REQUIRED TASK 1:
Retype the passage of the Hispanic Caucus agenda text from "Texas Senate Hispanic" up to and including "five key areas.".

TEXT PASSAGE:
---+---

Tag Archives: latino agenda

Texas Senate Hispanic Caucus Releases Agenda

From the Inbox, thanks to State Senator Jose Rodriguez, Chairman of SHC:

 

shc

Austin – Leaders of the Senate Hispanic Caucus (SHC) and the Mexican-American Legislative Caucus (MALC), along with grassroots, business, and subject matter leaders from Latino/a communities across Texas, announced the results of a year-long effort to identify policy priorities in five key areas.

“Members of the Latino/a communities across Texas expressed a consensus around the areas of education, health care, economic opportunity, immigration, and civic engagement,” said Senator José Rodríguez, Chairman of the SHC. “As our state’s former demographer, Dr. Steve Murdock, has warned us for years, if we continue to ignore the needs of the Latino and other minority communities in this state, we ignore the future of Texas at our own peril.”

---+---

(Spatial questions based on scenes)
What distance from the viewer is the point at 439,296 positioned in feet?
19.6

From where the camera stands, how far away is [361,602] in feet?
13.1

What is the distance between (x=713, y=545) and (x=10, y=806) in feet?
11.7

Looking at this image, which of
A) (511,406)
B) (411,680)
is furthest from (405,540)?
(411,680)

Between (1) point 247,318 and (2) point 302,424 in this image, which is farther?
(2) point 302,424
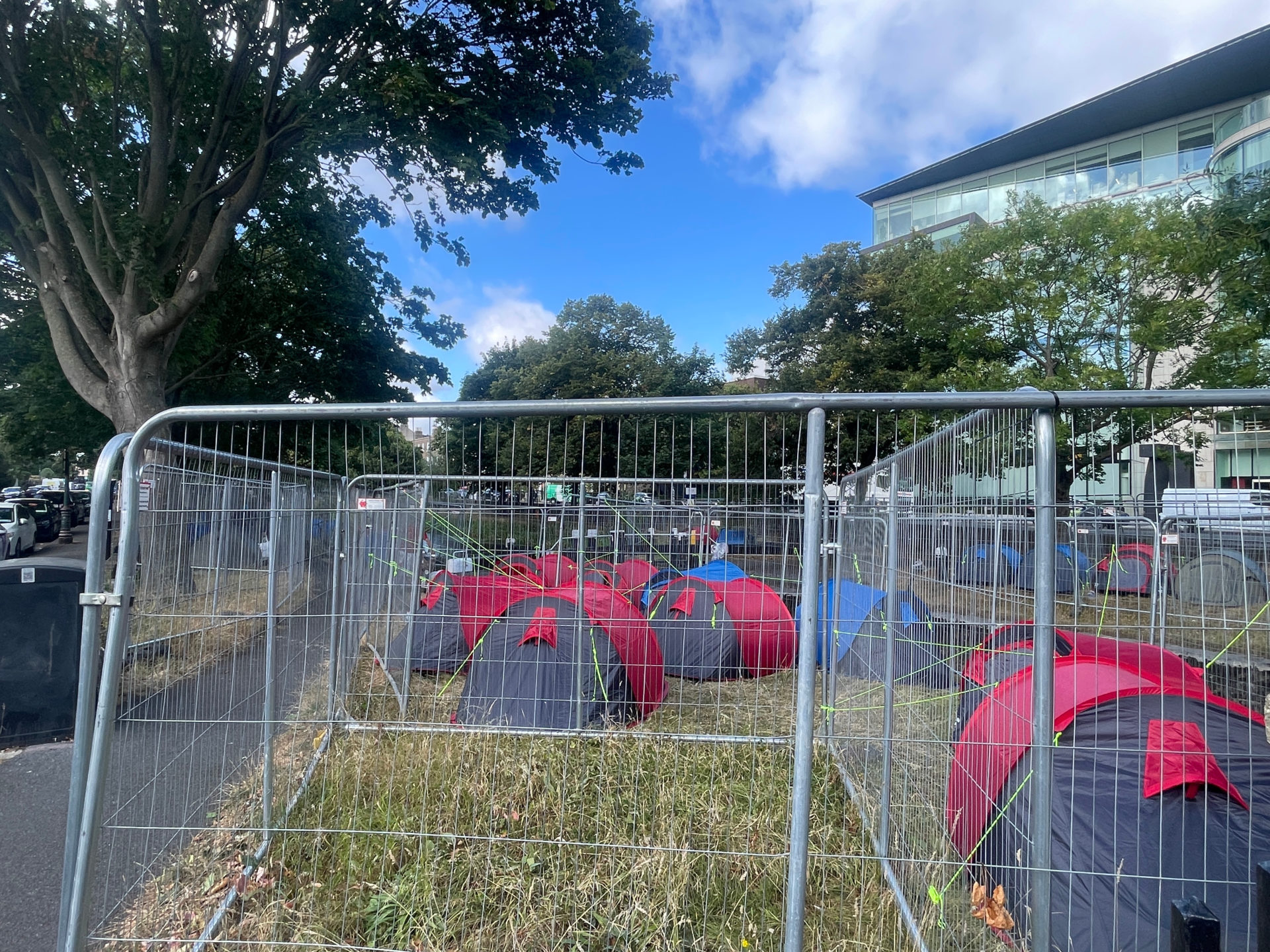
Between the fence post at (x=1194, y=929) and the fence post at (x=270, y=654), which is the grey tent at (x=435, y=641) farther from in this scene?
the fence post at (x=1194, y=929)

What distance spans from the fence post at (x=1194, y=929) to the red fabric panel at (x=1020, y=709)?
110 centimetres

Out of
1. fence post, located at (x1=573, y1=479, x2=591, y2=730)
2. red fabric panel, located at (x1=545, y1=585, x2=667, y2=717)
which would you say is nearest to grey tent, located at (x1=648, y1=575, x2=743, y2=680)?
red fabric panel, located at (x1=545, y1=585, x2=667, y2=717)

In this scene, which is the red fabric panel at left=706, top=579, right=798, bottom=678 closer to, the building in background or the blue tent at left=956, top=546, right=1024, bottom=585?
the blue tent at left=956, top=546, right=1024, bottom=585

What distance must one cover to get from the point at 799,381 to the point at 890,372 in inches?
119

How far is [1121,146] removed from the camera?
31.4m

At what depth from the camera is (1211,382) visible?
563 inches

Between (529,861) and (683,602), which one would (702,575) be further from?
(529,861)

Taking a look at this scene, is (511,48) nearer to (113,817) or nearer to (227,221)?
(227,221)

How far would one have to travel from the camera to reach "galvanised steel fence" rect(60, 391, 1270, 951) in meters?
2.45

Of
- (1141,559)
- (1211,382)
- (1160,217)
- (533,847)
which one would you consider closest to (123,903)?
(533,847)

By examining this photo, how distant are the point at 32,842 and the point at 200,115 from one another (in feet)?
36.2

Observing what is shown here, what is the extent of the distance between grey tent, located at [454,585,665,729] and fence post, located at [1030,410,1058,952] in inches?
122

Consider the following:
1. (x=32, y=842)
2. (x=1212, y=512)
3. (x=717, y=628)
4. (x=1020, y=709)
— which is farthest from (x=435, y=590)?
(x=1212, y=512)

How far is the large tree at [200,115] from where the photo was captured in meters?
9.77
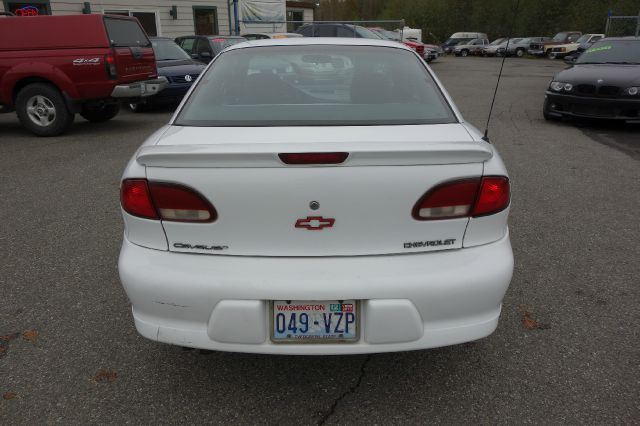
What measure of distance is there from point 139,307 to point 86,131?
7640mm

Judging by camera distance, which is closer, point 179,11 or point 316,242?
point 316,242

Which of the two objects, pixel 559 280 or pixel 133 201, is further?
pixel 559 280

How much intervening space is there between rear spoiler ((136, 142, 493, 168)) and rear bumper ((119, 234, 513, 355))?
1.24 ft

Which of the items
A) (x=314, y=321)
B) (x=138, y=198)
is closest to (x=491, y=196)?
(x=314, y=321)

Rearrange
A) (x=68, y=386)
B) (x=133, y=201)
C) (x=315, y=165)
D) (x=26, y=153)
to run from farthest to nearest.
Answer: (x=26, y=153), (x=68, y=386), (x=133, y=201), (x=315, y=165)

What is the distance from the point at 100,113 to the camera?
962 cm

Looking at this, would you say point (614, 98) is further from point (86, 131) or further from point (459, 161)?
point (86, 131)

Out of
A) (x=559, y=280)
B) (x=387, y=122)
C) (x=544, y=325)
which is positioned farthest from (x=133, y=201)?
(x=559, y=280)

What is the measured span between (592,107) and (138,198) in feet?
27.7

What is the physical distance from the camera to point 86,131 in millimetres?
8836

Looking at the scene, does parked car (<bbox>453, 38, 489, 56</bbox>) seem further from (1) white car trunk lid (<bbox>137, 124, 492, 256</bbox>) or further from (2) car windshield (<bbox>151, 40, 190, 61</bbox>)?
(1) white car trunk lid (<bbox>137, 124, 492, 256</bbox>)

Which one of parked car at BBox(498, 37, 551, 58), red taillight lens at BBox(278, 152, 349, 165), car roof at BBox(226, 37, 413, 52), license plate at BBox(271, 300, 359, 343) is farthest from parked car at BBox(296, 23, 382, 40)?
parked car at BBox(498, 37, 551, 58)

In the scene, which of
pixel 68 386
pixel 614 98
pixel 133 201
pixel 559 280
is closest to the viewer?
pixel 133 201

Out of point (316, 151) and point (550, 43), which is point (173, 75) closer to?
point (316, 151)
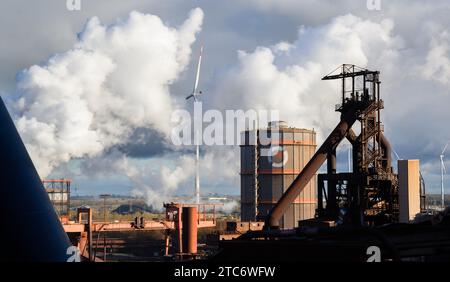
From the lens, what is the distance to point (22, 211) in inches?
435

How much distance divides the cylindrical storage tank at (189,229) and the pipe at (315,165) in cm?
851

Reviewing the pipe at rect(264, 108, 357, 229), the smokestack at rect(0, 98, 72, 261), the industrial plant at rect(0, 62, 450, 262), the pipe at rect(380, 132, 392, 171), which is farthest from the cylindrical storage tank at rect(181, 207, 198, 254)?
the smokestack at rect(0, 98, 72, 261)

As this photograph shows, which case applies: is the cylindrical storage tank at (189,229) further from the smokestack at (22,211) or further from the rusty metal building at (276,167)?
the smokestack at (22,211)

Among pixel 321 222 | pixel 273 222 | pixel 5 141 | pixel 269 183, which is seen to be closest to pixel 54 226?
pixel 5 141

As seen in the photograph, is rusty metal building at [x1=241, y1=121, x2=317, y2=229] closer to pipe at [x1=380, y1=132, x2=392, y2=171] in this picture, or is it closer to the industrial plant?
the industrial plant

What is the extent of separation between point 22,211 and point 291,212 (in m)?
53.7

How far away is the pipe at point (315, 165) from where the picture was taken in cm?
5062

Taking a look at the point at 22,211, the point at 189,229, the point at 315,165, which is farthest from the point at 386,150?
the point at 22,211

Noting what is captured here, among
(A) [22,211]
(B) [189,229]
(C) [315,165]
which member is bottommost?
(B) [189,229]

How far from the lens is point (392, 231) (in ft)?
45.2

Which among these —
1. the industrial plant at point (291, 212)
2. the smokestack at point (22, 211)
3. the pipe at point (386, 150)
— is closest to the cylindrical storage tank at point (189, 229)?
the industrial plant at point (291, 212)

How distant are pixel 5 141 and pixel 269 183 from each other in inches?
2079

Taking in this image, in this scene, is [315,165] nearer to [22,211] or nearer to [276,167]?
[276,167]
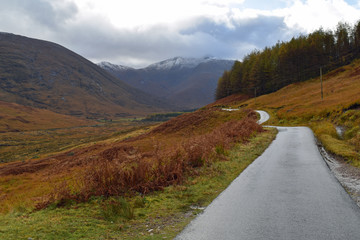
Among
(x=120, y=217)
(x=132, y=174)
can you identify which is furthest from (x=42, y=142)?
(x=120, y=217)

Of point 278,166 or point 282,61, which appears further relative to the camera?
point 282,61

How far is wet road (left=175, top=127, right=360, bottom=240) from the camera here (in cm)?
519

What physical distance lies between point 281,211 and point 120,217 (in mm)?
4298

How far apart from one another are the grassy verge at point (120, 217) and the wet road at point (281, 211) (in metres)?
0.56

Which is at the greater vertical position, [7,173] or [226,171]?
[226,171]

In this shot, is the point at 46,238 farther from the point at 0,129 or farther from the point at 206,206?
the point at 0,129

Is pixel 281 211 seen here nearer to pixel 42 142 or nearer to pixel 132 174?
pixel 132 174

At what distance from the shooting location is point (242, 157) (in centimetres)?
1438

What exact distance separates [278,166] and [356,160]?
13.2 ft

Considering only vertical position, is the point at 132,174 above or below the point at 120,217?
above

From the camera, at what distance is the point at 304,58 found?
97.8m

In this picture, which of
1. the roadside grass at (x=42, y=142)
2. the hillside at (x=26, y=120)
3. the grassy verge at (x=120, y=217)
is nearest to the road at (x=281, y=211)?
the grassy verge at (x=120, y=217)

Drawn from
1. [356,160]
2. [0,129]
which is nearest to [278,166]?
[356,160]

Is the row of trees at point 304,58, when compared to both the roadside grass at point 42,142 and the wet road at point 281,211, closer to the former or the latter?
the roadside grass at point 42,142
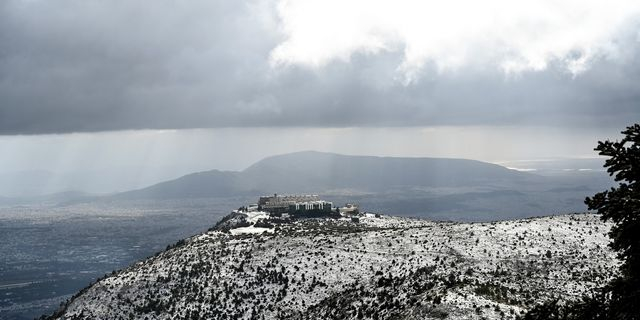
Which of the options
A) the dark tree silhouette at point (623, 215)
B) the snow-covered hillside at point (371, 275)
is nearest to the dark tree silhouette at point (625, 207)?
the dark tree silhouette at point (623, 215)

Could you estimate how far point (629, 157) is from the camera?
15.5m

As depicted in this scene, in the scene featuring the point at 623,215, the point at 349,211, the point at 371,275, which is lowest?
the point at 371,275

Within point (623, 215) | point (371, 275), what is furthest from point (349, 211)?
point (623, 215)

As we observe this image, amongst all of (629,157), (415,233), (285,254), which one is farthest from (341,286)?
(629,157)

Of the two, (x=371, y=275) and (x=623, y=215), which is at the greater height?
(x=623, y=215)

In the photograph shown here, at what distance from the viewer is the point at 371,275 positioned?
79188 millimetres

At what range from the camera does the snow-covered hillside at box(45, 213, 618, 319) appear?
61453mm

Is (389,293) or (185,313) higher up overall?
(389,293)

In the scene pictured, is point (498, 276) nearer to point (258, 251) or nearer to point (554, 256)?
point (554, 256)

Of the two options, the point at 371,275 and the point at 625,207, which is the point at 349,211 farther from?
the point at 625,207

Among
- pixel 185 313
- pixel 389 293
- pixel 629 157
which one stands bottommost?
pixel 185 313

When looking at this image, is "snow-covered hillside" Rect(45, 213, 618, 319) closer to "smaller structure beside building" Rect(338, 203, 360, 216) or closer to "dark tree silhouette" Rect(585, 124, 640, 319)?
"dark tree silhouette" Rect(585, 124, 640, 319)

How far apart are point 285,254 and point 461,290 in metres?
43.4

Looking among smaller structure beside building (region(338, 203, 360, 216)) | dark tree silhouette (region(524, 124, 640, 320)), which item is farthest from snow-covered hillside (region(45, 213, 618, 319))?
smaller structure beside building (region(338, 203, 360, 216))
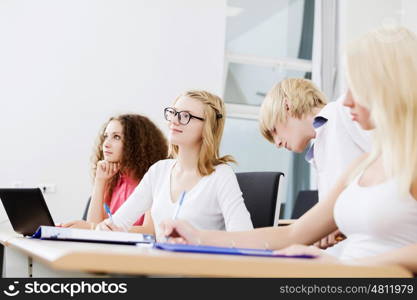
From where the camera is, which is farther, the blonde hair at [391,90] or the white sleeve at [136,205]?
the white sleeve at [136,205]

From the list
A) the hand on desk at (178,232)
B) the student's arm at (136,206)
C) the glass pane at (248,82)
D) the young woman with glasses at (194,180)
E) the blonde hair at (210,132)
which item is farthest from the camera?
the glass pane at (248,82)

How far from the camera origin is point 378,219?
1.20 m

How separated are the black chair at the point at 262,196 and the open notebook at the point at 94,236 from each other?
676 mm

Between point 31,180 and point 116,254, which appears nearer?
point 116,254

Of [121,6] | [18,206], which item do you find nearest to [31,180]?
[121,6]

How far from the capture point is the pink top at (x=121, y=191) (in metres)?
2.95

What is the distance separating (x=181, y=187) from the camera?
225 centimetres

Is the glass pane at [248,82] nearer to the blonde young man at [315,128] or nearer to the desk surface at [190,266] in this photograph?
the blonde young man at [315,128]

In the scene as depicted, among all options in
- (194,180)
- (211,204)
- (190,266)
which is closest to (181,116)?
(194,180)

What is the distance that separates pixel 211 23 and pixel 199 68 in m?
0.43

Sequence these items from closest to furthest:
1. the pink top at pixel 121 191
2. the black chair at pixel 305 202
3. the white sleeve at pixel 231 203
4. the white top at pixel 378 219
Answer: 1. the white top at pixel 378 219
2. the white sleeve at pixel 231 203
3. the pink top at pixel 121 191
4. the black chair at pixel 305 202

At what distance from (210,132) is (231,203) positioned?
0.33 meters

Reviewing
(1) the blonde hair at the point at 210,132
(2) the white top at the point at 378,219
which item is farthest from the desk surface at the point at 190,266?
(1) the blonde hair at the point at 210,132

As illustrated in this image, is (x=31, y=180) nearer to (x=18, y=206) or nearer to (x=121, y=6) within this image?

---+---

REQUIRED TASK 2:
Pick out every line in the records that contains the string "depicted", matching case exactly.

WRITTEN RESPONSE 1:
Texas Senate Hispanic Caucus Releases Agenda

From the Inbox, thanks to State Senator Jose Rodriguez, Chairman of SHC:

 

shc

Austin – Leaders of the Senate Hispanic Caucus (SHC) and the Mexican-American Legislative Caucus (MALC), along with grassroots, business, and subject matter leaders from Latino/a communities across Texas, announced the results of a year-long effort to identify policy priorities in five key areas.

WRITTEN RESPONSE 2:
As depicted in this scene, in the scene featuring the point at 623,215, the point at 349,211, the point at 371,275, which is lowest?
In the scene as depicted, among all options in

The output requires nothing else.